On this week’s Teachers Teaching Teachers, we have some of our current and former students on the podcast to talk about the high school-college transition. We are also joined by a couple of National Writing Project teachers who have been involved with the “Framework for Success in Post-secondary Writing” that came out a few months ago. These frameworks include this amazing list that we invite you to explore:
Habits of Mind
The Framework identifies eight habits of mind essential for success in college writing—ways of approaching learning that are both intellectual and practical and will support students’ success in a variety of fields and disciplines:
- Curiosity: the desire to know more about the world.
- Openness: the willingness to consider new ways of being and thinking in the world.
- Engagement: a sense of investment and involvement in learning.
- Creativity: the ability to use novel approaches for generating, investigating, and representing ideas.
- Persistence: the ability to sustain interest in and attention to short- and long-term projects.
- Responsibility: the ability to take ownership of one’s actions and
understand the consequences of those actions for oneself and others.
- Flexibility: the ability to adapt to situations, expectations, or demands.
- Metacognition: the ability to reflect on one’s own thinking as well
as on the individual and cultural processes used to structure knowledge.
Our guests on this podcast include:
- Lennie Irvin (who recently completed his PhD), is the Co-Director of the San Antonio Writing Project. In addition to working with the above
frameworks, for the past four summers, Lennie has facilitated an open
institute, Crossing2College where they’ve been asking:
Every year, we have far too many students like Ian. They aren’t the AP kids (though they might be), and they aren’t the students who fail our classes. They do OK, even sometimes receiving excellent grades in our high school classrooms. But when they get to college, they place into Developmental English classes, or worse (like Ian) they crash and burn and drop out of college. They fall off the bridge between high school and college. This site is devoted to local efforts to help more students graduating from high school place directly into college level writing classes, and importantly—do well in freshman composition. It is meant both as a resource and a professional community of practice dedicated to doing more to prepare our students for college and for helping these students do well once they are in college, for “college readiness” and “student success” in college are really two sides of the same coin.
- Kirsten Jamsen whose affiliations include being the co-director of the Minnesota Writing Project.
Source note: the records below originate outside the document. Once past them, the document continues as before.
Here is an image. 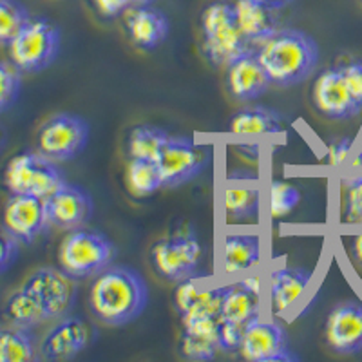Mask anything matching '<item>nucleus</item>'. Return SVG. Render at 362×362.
Masks as SVG:
<instances>
[{
	"mask_svg": "<svg viewBox=\"0 0 362 362\" xmlns=\"http://www.w3.org/2000/svg\"><path fill=\"white\" fill-rule=\"evenodd\" d=\"M235 18L241 33L255 47L281 29L277 9H270L255 0H235Z\"/></svg>",
	"mask_w": 362,
	"mask_h": 362,
	"instance_id": "4be33fe9",
	"label": "nucleus"
},
{
	"mask_svg": "<svg viewBox=\"0 0 362 362\" xmlns=\"http://www.w3.org/2000/svg\"><path fill=\"white\" fill-rule=\"evenodd\" d=\"M64 183L66 177L57 161L45 158L38 151L17 154L6 165L4 185L11 194H29L45 199Z\"/></svg>",
	"mask_w": 362,
	"mask_h": 362,
	"instance_id": "423d86ee",
	"label": "nucleus"
},
{
	"mask_svg": "<svg viewBox=\"0 0 362 362\" xmlns=\"http://www.w3.org/2000/svg\"><path fill=\"white\" fill-rule=\"evenodd\" d=\"M170 134L158 125L141 124L129 131L127 153L129 158H141V160H154L160 158L161 151L169 141Z\"/></svg>",
	"mask_w": 362,
	"mask_h": 362,
	"instance_id": "bb28decb",
	"label": "nucleus"
},
{
	"mask_svg": "<svg viewBox=\"0 0 362 362\" xmlns=\"http://www.w3.org/2000/svg\"><path fill=\"white\" fill-rule=\"evenodd\" d=\"M228 131L235 136H267L283 131V115L267 105H248L232 115Z\"/></svg>",
	"mask_w": 362,
	"mask_h": 362,
	"instance_id": "5701e85b",
	"label": "nucleus"
},
{
	"mask_svg": "<svg viewBox=\"0 0 362 362\" xmlns=\"http://www.w3.org/2000/svg\"><path fill=\"white\" fill-rule=\"evenodd\" d=\"M89 329L78 317H62L38 344V358L71 361L86 350Z\"/></svg>",
	"mask_w": 362,
	"mask_h": 362,
	"instance_id": "dca6fc26",
	"label": "nucleus"
},
{
	"mask_svg": "<svg viewBox=\"0 0 362 362\" xmlns=\"http://www.w3.org/2000/svg\"><path fill=\"white\" fill-rule=\"evenodd\" d=\"M89 134L90 127L82 116L58 112L38 129L37 151L57 163L69 161L86 148Z\"/></svg>",
	"mask_w": 362,
	"mask_h": 362,
	"instance_id": "0eeeda50",
	"label": "nucleus"
},
{
	"mask_svg": "<svg viewBox=\"0 0 362 362\" xmlns=\"http://www.w3.org/2000/svg\"><path fill=\"white\" fill-rule=\"evenodd\" d=\"M18 241L6 230L4 226H0V274L11 268V264L18 257Z\"/></svg>",
	"mask_w": 362,
	"mask_h": 362,
	"instance_id": "f704fd0d",
	"label": "nucleus"
},
{
	"mask_svg": "<svg viewBox=\"0 0 362 362\" xmlns=\"http://www.w3.org/2000/svg\"><path fill=\"white\" fill-rule=\"evenodd\" d=\"M96 11L102 15L103 18H118L124 17V13L131 8L134 2L132 0H93Z\"/></svg>",
	"mask_w": 362,
	"mask_h": 362,
	"instance_id": "e433bc0d",
	"label": "nucleus"
},
{
	"mask_svg": "<svg viewBox=\"0 0 362 362\" xmlns=\"http://www.w3.org/2000/svg\"><path fill=\"white\" fill-rule=\"evenodd\" d=\"M202 47L212 66L225 69L239 57L257 51L241 33L234 4L223 0L209 4L202 13Z\"/></svg>",
	"mask_w": 362,
	"mask_h": 362,
	"instance_id": "7ed1b4c3",
	"label": "nucleus"
},
{
	"mask_svg": "<svg viewBox=\"0 0 362 362\" xmlns=\"http://www.w3.org/2000/svg\"><path fill=\"white\" fill-rule=\"evenodd\" d=\"M115 257L116 247L111 239L102 232L87 228L67 232L58 248L60 268L76 281L96 277L111 267Z\"/></svg>",
	"mask_w": 362,
	"mask_h": 362,
	"instance_id": "20e7f679",
	"label": "nucleus"
},
{
	"mask_svg": "<svg viewBox=\"0 0 362 362\" xmlns=\"http://www.w3.org/2000/svg\"><path fill=\"white\" fill-rule=\"evenodd\" d=\"M125 181L131 194L138 198H145L151 194L163 189L160 167L154 160H141V158H129L127 170H125Z\"/></svg>",
	"mask_w": 362,
	"mask_h": 362,
	"instance_id": "cd10ccee",
	"label": "nucleus"
},
{
	"mask_svg": "<svg viewBox=\"0 0 362 362\" xmlns=\"http://www.w3.org/2000/svg\"><path fill=\"white\" fill-rule=\"evenodd\" d=\"M151 264L170 283H181L196 274L202 245L194 232H176L158 239L151 247Z\"/></svg>",
	"mask_w": 362,
	"mask_h": 362,
	"instance_id": "6e6552de",
	"label": "nucleus"
},
{
	"mask_svg": "<svg viewBox=\"0 0 362 362\" xmlns=\"http://www.w3.org/2000/svg\"><path fill=\"white\" fill-rule=\"evenodd\" d=\"M354 167H362V151H361V153L357 154V158H355Z\"/></svg>",
	"mask_w": 362,
	"mask_h": 362,
	"instance_id": "a19ab883",
	"label": "nucleus"
},
{
	"mask_svg": "<svg viewBox=\"0 0 362 362\" xmlns=\"http://www.w3.org/2000/svg\"><path fill=\"white\" fill-rule=\"evenodd\" d=\"M255 2H259V4L267 6V8L277 9V11H279V9H283V8H286V6L292 4L293 0H255Z\"/></svg>",
	"mask_w": 362,
	"mask_h": 362,
	"instance_id": "58836bf2",
	"label": "nucleus"
},
{
	"mask_svg": "<svg viewBox=\"0 0 362 362\" xmlns=\"http://www.w3.org/2000/svg\"><path fill=\"white\" fill-rule=\"evenodd\" d=\"M261 259V239L255 234H230L225 239V274L252 270Z\"/></svg>",
	"mask_w": 362,
	"mask_h": 362,
	"instance_id": "393cba45",
	"label": "nucleus"
},
{
	"mask_svg": "<svg viewBox=\"0 0 362 362\" xmlns=\"http://www.w3.org/2000/svg\"><path fill=\"white\" fill-rule=\"evenodd\" d=\"M313 105L329 119H350L362 111L346 86L339 67L322 71L312 90Z\"/></svg>",
	"mask_w": 362,
	"mask_h": 362,
	"instance_id": "4468645a",
	"label": "nucleus"
},
{
	"mask_svg": "<svg viewBox=\"0 0 362 362\" xmlns=\"http://www.w3.org/2000/svg\"><path fill=\"white\" fill-rule=\"evenodd\" d=\"M312 283V272L300 267L277 268L270 277V303L276 315H283L299 303Z\"/></svg>",
	"mask_w": 362,
	"mask_h": 362,
	"instance_id": "412c9836",
	"label": "nucleus"
},
{
	"mask_svg": "<svg viewBox=\"0 0 362 362\" xmlns=\"http://www.w3.org/2000/svg\"><path fill=\"white\" fill-rule=\"evenodd\" d=\"M148 286L140 272L111 264L95 277L89 290V310L103 326L131 325L148 305Z\"/></svg>",
	"mask_w": 362,
	"mask_h": 362,
	"instance_id": "f257e3e1",
	"label": "nucleus"
},
{
	"mask_svg": "<svg viewBox=\"0 0 362 362\" xmlns=\"http://www.w3.org/2000/svg\"><path fill=\"white\" fill-rule=\"evenodd\" d=\"M22 87V71L15 64L0 62V115L15 105Z\"/></svg>",
	"mask_w": 362,
	"mask_h": 362,
	"instance_id": "7c9ffc66",
	"label": "nucleus"
},
{
	"mask_svg": "<svg viewBox=\"0 0 362 362\" xmlns=\"http://www.w3.org/2000/svg\"><path fill=\"white\" fill-rule=\"evenodd\" d=\"M348 223L362 225V176L346 181V212Z\"/></svg>",
	"mask_w": 362,
	"mask_h": 362,
	"instance_id": "473e14b6",
	"label": "nucleus"
},
{
	"mask_svg": "<svg viewBox=\"0 0 362 362\" xmlns=\"http://www.w3.org/2000/svg\"><path fill=\"white\" fill-rule=\"evenodd\" d=\"M62 45V33L45 18H33L8 45L11 62L22 73H38L57 60Z\"/></svg>",
	"mask_w": 362,
	"mask_h": 362,
	"instance_id": "39448f33",
	"label": "nucleus"
},
{
	"mask_svg": "<svg viewBox=\"0 0 362 362\" xmlns=\"http://www.w3.org/2000/svg\"><path fill=\"white\" fill-rule=\"evenodd\" d=\"M326 344L341 355L362 351V305L342 303L332 310L325 328Z\"/></svg>",
	"mask_w": 362,
	"mask_h": 362,
	"instance_id": "f3484780",
	"label": "nucleus"
},
{
	"mask_svg": "<svg viewBox=\"0 0 362 362\" xmlns=\"http://www.w3.org/2000/svg\"><path fill=\"white\" fill-rule=\"evenodd\" d=\"M44 205L49 225L62 230L82 228L95 212L90 194L82 187L67 181L44 199Z\"/></svg>",
	"mask_w": 362,
	"mask_h": 362,
	"instance_id": "f8f14e48",
	"label": "nucleus"
},
{
	"mask_svg": "<svg viewBox=\"0 0 362 362\" xmlns=\"http://www.w3.org/2000/svg\"><path fill=\"white\" fill-rule=\"evenodd\" d=\"M38 358V344L29 328L0 329V362H29Z\"/></svg>",
	"mask_w": 362,
	"mask_h": 362,
	"instance_id": "a878e982",
	"label": "nucleus"
},
{
	"mask_svg": "<svg viewBox=\"0 0 362 362\" xmlns=\"http://www.w3.org/2000/svg\"><path fill=\"white\" fill-rule=\"evenodd\" d=\"M255 53L272 83L279 87H292L308 80L321 57L315 38L296 28H281Z\"/></svg>",
	"mask_w": 362,
	"mask_h": 362,
	"instance_id": "f03ea898",
	"label": "nucleus"
},
{
	"mask_svg": "<svg viewBox=\"0 0 362 362\" xmlns=\"http://www.w3.org/2000/svg\"><path fill=\"white\" fill-rule=\"evenodd\" d=\"M134 4H148V2H153V0H132Z\"/></svg>",
	"mask_w": 362,
	"mask_h": 362,
	"instance_id": "79ce46f5",
	"label": "nucleus"
},
{
	"mask_svg": "<svg viewBox=\"0 0 362 362\" xmlns=\"http://www.w3.org/2000/svg\"><path fill=\"white\" fill-rule=\"evenodd\" d=\"M124 28L129 40L141 51H154L170 33L165 13L148 4H132L124 13Z\"/></svg>",
	"mask_w": 362,
	"mask_h": 362,
	"instance_id": "2eb2a0df",
	"label": "nucleus"
},
{
	"mask_svg": "<svg viewBox=\"0 0 362 362\" xmlns=\"http://www.w3.org/2000/svg\"><path fill=\"white\" fill-rule=\"evenodd\" d=\"M2 226L18 243H33L47 230L49 219L45 214L44 199L29 194H11L4 206Z\"/></svg>",
	"mask_w": 362,
	"mask_h": 362,
	"instance_id": "ddd939ff",
	"label": "nucleus"
},
{
	"mask_svg": "<svg viewBox=\"0 0 362 362\" xmlns=\"http://www.w3.org/2000/svg\"><path fill=\"white\" fill-rule=\"evenodd\" d=\"M259 303V279L257 277L239 281L230 286H223L219 321L247 329L250 322L261 317Z\"/></svg>",
	"mask_w": 362,
	"mask_h": 362,
	"instance_id": "6ab92c4d",
	"label": "nucleus"
},
{
	"mask_svg": "<svg viewBox=\"0 0 362 362\" xmlns=\"http://www.w3.org/2000/svg\"><path fill=\"white\" fill-rule=\"evenodd\" d=\"M29 21L31 15L18 0H0V45L8 47Z\"/></svg>",
	"mask_w": 362,
	"mask_h": 362,
	"instance_id": "c756f323",
	"label": "nucleus"
},
{
	"mask_svg": "<svg viewBox=\"0 0 362 362\" xmlns=\"http://www.w3.org/2000/svg\"><path fill=\"white\" fill-rule=\"evenodd\" d=\"M354 254L357 257L358 264L362 267V234H358L354 241Z\"/></svg>",
	"mask_w": 362,
	"mask_h": 362,
	"instance_id": "ea45409f",
	"label": "nucleus"
},
{
	"mask_svg": "<svg viewBox=\"0 0 362 362\" xmlns=\"http://www.w3.org/2000/svg\"><path fill=\"white\" fill-rule=\"evenodd\" d=\"M339 69H341L342 76H344V82L348 89H350L351 96H354L358 107L362 109V60L354 58L350 62L339 66Z\"/></svg>",
	"mask_w": 362,
	"mask_h": 362,
	"instance_id": "72a5a7b5",
	"label": "nucleus"
},
{
	"mask_svg": "<svg viewBox=\"0 0 362 362\" xmlns=\"http://www.w3.org/2000/svg\"><path fill=\"white\" fill-rule=\"evenodd\" d=\"M180 348L181 355L189 361H212L221 351L219 319L203 317L183 322Z\"/></svg>",
	"mask_w": 362,
	"mask_h": 362,
	"instance_id": "aec40b11",
	"label": "nucleus"
},
{
	"mask_svg": "<svg viewBox=\"0 0 362 362\" xmlns=\"http://www.w3.org/2000/svg\"><path fill=\"white\" fill-rule=\"evenodd\" d=\"M351 153V140L350 138H342V140L334 141L328 148V160L332 165H341L348 160Z\"/></svg>",
	"mask_w": 362,
	"mask_h": 362,
	"instance_id": "4c0bfd02",
	"label": "nucleus"
},
{
	"mask_svg": "<svg viewBox=\"0 0 362 362\" xmlns=\"http://www.w3.org/2000/svg\"><path fill=\"white\" fill-rule=\"evenodd\" d=\"M0 313L9 326H18V328L31 329L35 326L44 325L45 321H51L45 308L40 305V300L24 286L15 290L8 297Z\"/></svg>",
	"mask_w": 362,
	"mask_h": 362,
	"instance_id": "b1692460",
	"label": "nucleus"
},
{
	"mask_svg": "<svg viewBox=\"0 0 362 362\" xmlns=\"http://www.w3.org/2000/svg\"><path fill=\"white\" fill-rule=\"evenodd\" d=\"M22 286L40 300L49 319L66 317L76 299V279H73L62 268H38L33 274H29Z\"/></svg>",
	"mask_w": 362,
	"mask_h": 362,
	"instance_id": "9b49d317",
	"label": "nucleus"
},
{
	"mask_svg": "<svg viewBox=\"0 0 362 362\" xmlns=\"http://www.w3.org/2000/svg\"><path fill=\"white\" fill-rule=\"evenodd\" d=\"M300 202V192L286 181H272L270 185V212L274 218L290 214Z\"/></svg>",
	"mask_w": 362,
	"mask_h": 362,
	"instance_id": "2f4dec72",
	"label": "nucleus"
},
{
	"mask_svg": "<svg viewBox=\"0 0 362 362\" xmlns=\"http://www.w3.org/2000/svg\"><path fill=\"white\" fill-rule=\"evenodd\" d=\"M209 161V147L187 136H170L156 163L160 167L163 187L174 189L198 177Z\"/></svg>",
	"mask_w": 362,
	"mask_h": 362,
	"instance_id": "1a4fd4ad",
	"label": "nucleus"
},
{
	"mask_svg": "<svg viewBox=\"0 0 362 362\" xmlns=\"http://www.w3.org/2000/svg\"><path fill=\"white\" fill-rule=\"evenodd\" d=\"M226 214L230 218L250 219L259 210V189L255 185H228L225 190Z\"/></svg>",
	"mask_w": 362,
	"mask_h": 362,
	"instance_id": "c85d7f7f",
	"label": "nucleus"
},
{
	"mask_svg": "<svg viewBox=\"0 0 362 362\" xmlns=\"http://www.w3.org/2000/svg\"><path fill=\"white\" fill-rule=\"evenodd\" d=\"M243 334H245L243 328L219 321V344H221V350L223 351L239 350L241 341H243Z\"/></svg>",
	"mask_w": 362,
	"mask_h": 362,
	"instance_id": "c9c22d12",
	"label": "nucleus"
},
{
	"mask_svg": "<svg viewBox=\"0 0 362 362\" xmlns=\"http://www.w3.org/2000/svg\"><path fill=\"white\" fill-rule=\"evenodd\" d=\"M239 354L250 362H292L299 361L290 350L288 334L276 319H255L247 326Z\"/></svg>",
	"mask_w": 362,
	"mask_h": 362,
	"instance_id": "9d476101",
	"label": "nucleus"
},
{
	"mask_svg": "<svg viewBox=\"0 0 362 362\" xmlns=\"http://www.w3.org/2000/svg\"><path fill=\"white\" fill-rule=\"evenodd\" d=\"M272 80L259 62L257 53L243 54L226 67V89L239 102H254L267 95Z\"/></svg>",
	"mask_w": 362,
	"mask_h": 362,
	"instance_id": "a211bd4d",
	"label": "nucleus"
}]
</instances>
Kirsten presented on the “Frameworks for Success in Postsecondary Writing” at the National Writing Project’s Annual Meeting in November, where she discussed the statement’s purpose, and recounted the process of composing it. We’ll ask her do some of that again. We’ll also use some of her questions from that session to guide our discussion on Wednesday evening: “What is your response to the statement? How might you use it to promote effective writing instruction at your school? How could this statement help you design thoughtful professional development?”
- David Pulling whose students at Louisiana State University, Eunice, have been posting on Voices on the Gulf this year. David is the Director of Continuing Education at LSU Eunice, and will share his insights into what it takes to be a successful college writer as well. David is also an active member of the The National Writing Project of Acadiana.